07-06-2018 12:24 AM - edited 07-06-2018 10:15 AM
I edited this post because when I posted it I was very emotional coming off of a failed exam.
Basically to make things short. The problem was that I know testimony of 2 spark developers and my own experience in a previously failed exam, that we were able to import the spark-csv.jar via the --packages import during our exam certifications, so I came prepared to handle CSV files using that library as I was sure it was going to be available. This time, I couldn't import it, I ended up answering 6 out of 9 problems because the 3 missing problems all relied on CSV files, and I simply didn't train on how to do this with bare spark. The techniques I've found online afterwards, are all pretty cumbersome and most if not all use the map function from the RDD API, I only really trained using the Dataframe API.

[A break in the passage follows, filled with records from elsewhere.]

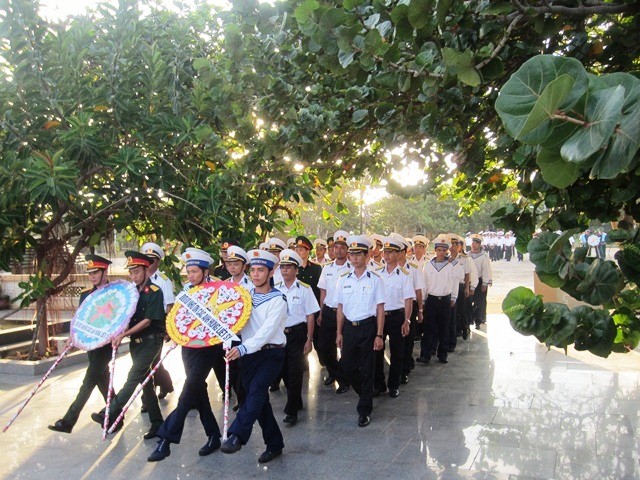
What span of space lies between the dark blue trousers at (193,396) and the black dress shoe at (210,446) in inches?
1.2

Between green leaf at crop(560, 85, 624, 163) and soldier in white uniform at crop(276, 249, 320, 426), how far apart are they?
482 cm

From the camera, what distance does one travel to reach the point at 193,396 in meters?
4.80

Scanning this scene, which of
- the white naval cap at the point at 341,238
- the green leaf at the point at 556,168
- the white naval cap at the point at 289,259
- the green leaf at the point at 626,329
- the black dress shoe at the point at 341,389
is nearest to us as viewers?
the green leaf at the point at 556,168

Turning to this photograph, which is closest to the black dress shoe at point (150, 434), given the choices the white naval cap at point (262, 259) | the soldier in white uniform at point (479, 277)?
the white naval cap at point (262, 259)

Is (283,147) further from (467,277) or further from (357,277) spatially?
(467,277)

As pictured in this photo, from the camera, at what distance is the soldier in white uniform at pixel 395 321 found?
673cm

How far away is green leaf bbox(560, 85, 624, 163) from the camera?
1382mm

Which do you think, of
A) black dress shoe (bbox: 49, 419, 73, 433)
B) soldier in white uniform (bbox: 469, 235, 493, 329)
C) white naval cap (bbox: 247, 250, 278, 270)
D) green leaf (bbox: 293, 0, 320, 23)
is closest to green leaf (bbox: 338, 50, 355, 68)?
green leaf (bbox: 293, 0, 320, 23)

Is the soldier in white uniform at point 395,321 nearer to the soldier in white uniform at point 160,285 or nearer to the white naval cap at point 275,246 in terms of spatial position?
the white naval cap at point 275,246

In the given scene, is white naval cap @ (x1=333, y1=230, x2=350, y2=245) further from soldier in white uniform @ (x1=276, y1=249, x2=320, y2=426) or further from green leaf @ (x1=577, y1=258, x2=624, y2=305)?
green leaf @ (x1=577, y1=258, x2=624, y2=305)

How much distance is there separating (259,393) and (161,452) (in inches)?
36.3

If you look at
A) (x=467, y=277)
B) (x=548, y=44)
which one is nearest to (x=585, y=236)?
(x=548, y=44)

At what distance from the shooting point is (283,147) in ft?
14.5

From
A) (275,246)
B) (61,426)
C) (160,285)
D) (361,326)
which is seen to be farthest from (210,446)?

I setup a claim to email@example.com and they answered that they have never given the ability to anyone to import any third party libraries. This is not true. Not only was I able to import it during my first certification exam... 2 other developers that I know who are certified were able to import it as well, and following the logic, I'm pretty sure many others have been able to do so.
In the end, this topic is here in order to raise awareness about this issue. The official statement from Cloudera was that this is not possible, so be prepared to handle CSV files without spark-csv.jar, or face desperation trying to experiment techniques and browse API docs in the midst of a certification exam.